• [Prompt] Search the material for the word "fill" and copy each line that holds it.

• [Data records]
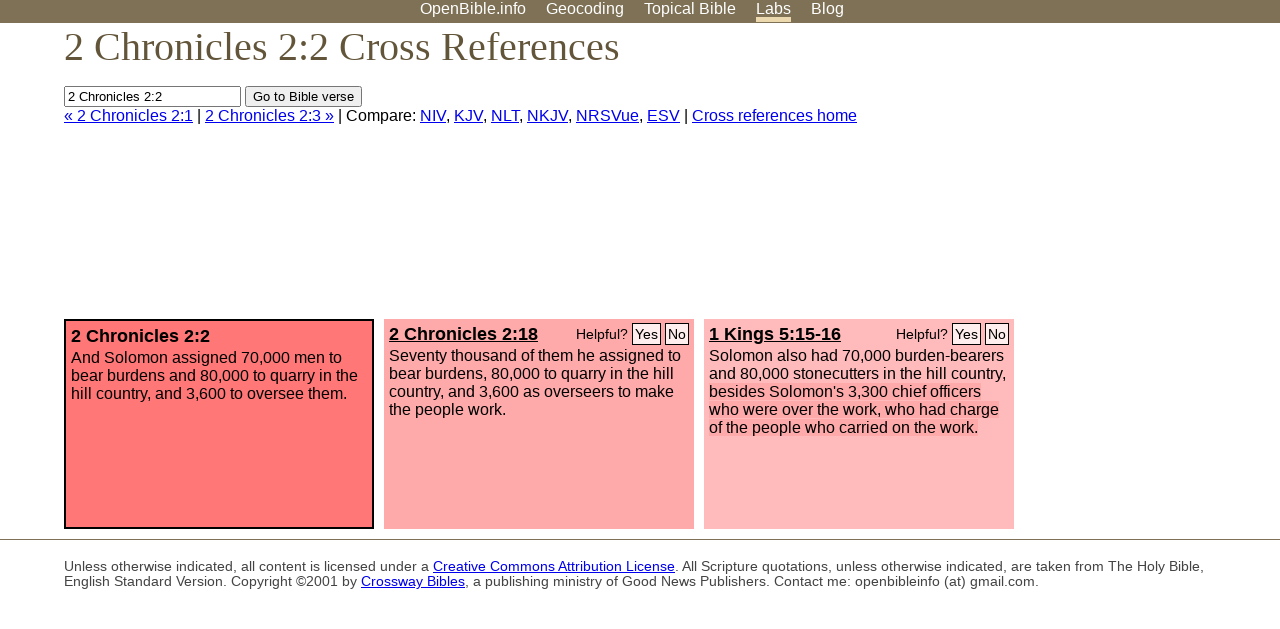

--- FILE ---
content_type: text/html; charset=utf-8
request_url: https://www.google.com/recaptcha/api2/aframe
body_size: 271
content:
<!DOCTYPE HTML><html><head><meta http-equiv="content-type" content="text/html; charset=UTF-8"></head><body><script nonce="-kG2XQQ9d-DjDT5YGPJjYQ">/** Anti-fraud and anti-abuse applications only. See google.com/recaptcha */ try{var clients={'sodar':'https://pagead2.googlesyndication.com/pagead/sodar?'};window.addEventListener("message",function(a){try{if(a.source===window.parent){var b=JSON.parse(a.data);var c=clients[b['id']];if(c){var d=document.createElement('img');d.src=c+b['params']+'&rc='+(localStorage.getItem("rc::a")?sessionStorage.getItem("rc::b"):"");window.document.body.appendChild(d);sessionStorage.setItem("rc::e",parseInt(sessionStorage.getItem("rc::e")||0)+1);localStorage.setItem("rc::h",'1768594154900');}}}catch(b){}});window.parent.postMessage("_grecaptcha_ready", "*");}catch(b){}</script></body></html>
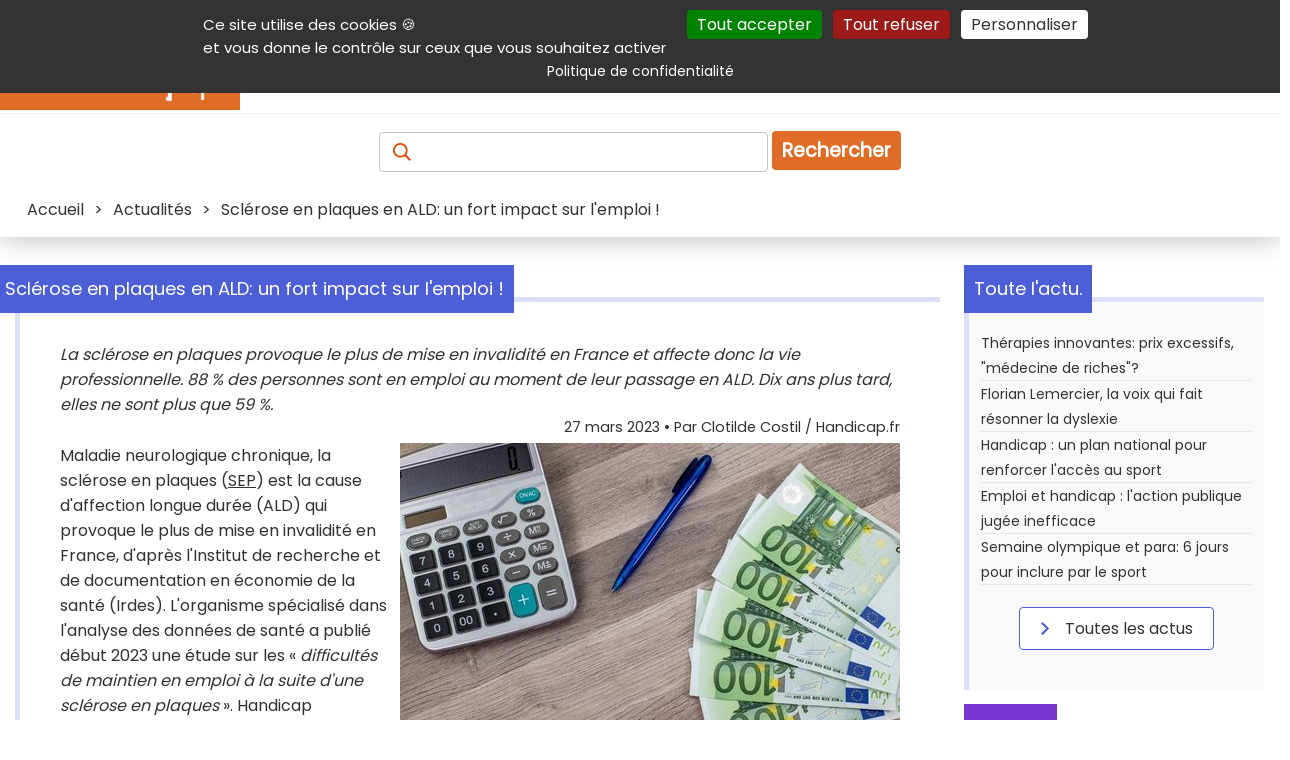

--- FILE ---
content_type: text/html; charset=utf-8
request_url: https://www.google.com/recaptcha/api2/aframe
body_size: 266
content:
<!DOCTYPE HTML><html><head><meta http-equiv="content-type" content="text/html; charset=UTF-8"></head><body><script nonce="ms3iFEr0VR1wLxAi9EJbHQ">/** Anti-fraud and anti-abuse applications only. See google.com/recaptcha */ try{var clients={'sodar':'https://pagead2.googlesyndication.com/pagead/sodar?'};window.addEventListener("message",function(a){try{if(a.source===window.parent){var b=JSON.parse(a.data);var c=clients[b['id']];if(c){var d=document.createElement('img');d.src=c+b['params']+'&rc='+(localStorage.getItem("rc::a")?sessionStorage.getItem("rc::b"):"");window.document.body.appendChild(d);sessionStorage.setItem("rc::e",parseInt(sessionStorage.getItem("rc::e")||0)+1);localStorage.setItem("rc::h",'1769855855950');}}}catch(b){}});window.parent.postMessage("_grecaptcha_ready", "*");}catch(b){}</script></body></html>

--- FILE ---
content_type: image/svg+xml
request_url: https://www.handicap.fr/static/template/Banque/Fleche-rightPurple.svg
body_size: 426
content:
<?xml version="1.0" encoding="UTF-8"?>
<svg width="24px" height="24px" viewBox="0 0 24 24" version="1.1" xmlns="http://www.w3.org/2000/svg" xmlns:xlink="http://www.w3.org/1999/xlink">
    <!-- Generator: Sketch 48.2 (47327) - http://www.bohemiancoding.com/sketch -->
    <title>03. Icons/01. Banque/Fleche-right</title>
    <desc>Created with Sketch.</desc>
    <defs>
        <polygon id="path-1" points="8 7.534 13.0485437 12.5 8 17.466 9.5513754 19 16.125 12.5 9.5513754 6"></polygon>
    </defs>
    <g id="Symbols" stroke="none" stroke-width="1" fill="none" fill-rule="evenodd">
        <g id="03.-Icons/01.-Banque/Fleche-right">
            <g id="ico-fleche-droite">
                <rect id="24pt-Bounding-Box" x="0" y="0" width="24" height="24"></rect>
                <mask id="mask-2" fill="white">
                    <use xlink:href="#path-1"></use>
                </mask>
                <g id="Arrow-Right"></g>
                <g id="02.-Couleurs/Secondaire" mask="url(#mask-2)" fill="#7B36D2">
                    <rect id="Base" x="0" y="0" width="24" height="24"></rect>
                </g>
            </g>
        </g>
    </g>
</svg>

• [Solved problem]
    <g id="Symbols" stroke="none" stroke-width="1" fill="none" fill-rule="evenodd">
                <mask id="mask-2" fill="white">
                <g id="02.-Couleurs/Secondaire" mask="url(#mask-2)" fill="#7B36D2">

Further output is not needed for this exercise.